Dans les établissements scolaires, retards, absences et cours écourtés sont devenus monnaie courante. Pour de nombreux élèves, se rendre chaque jour à l’école relève désormais d’un véritable défi financier.
Moussa Camara, élève en 11e année Sciences expérimentales, témoigne du désarroi de ses camarades. « Même quand l’essence est disponible, le litre peut monter à 25 000 GNF. La semaine dernière, un élève a dépensé 175 000 francs juste pour venir en cours.

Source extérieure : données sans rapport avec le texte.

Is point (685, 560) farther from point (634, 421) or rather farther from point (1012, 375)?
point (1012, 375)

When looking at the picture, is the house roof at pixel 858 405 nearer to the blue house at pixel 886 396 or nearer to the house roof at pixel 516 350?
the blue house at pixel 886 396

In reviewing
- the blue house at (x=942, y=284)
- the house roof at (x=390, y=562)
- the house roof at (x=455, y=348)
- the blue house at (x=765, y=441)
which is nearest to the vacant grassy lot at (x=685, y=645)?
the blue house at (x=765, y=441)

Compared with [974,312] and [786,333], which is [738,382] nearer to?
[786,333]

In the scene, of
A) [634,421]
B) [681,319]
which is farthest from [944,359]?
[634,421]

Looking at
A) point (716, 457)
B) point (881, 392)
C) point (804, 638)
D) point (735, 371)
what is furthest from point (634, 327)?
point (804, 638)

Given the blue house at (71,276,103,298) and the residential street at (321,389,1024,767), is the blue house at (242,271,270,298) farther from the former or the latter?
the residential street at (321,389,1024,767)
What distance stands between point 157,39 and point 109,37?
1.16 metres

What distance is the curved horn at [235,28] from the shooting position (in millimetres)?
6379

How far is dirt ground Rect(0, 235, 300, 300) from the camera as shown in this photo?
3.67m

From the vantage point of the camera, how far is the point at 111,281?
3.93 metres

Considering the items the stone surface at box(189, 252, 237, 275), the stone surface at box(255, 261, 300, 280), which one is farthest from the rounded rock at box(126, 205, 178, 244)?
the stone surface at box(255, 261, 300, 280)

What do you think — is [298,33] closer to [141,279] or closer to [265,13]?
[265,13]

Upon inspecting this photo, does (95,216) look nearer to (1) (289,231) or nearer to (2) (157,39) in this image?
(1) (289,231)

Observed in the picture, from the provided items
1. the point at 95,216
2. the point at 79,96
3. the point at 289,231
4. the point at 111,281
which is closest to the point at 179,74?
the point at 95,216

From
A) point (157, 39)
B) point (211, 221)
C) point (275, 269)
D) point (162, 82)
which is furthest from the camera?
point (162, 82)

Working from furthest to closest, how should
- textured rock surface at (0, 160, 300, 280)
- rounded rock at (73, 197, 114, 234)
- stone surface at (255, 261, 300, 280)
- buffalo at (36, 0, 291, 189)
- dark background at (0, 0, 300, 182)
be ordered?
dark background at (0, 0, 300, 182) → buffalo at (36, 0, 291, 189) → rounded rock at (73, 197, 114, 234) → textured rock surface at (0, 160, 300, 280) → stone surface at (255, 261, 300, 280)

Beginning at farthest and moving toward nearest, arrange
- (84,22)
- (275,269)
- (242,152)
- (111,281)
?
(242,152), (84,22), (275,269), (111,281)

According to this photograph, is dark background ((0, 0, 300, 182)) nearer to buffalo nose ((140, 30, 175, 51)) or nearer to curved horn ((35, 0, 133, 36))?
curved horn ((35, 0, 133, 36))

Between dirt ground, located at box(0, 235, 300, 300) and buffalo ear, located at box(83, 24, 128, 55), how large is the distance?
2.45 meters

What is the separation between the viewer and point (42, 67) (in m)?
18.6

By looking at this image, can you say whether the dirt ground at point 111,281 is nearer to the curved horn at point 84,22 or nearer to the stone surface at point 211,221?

Imaginez cela sur un mois », s’inquiète-t-il.
Cette situation pèse lourdement sur les familles déjà confrontées à une économie fragile. « Nos parents peinent à joindre les deux bouts. Leur demander de payer quotidiennement de l’essence devient presque impossible », ajoute Moussa Camara.
En plus des élèves, des enseignants affirment également être affectés par la rareté du carburant. Plusieurs expliquent leurs retards ou absences par la hausse des prix et les longues heures de recherche d’essence.
Face à une crise qui menace la régularité du calendrier scolaire, les élèves de Kankan appellent les autorités à agir rapidement pour stabiliser le prix du carburant. « Sans professeurs, comment apprendre ? Le savoir se transmet en présence d’un enseignant », martèle le jeune élève.
Tout en réaffirmant leur volonté de préserver la paix dans la région, les élèves avertissent : si la situation persiste, une mobilisation pourrait devenir inévitable. « Nous ne voulons pas détruire nos propres infrastructures, mais si on nous pousse au bord du vide, nous allons réagir », prévient-il.
Ils exhortent enfin les autorités guinéennes à prendre des mesures urgentes pour garantir l’accès au carburant et permettre aux élèves d’étudier sans entrave. « Nous voulons juste venir en classe, apprendre et rentrer chez nous sans entendre parler de pénurie », concluent-ils.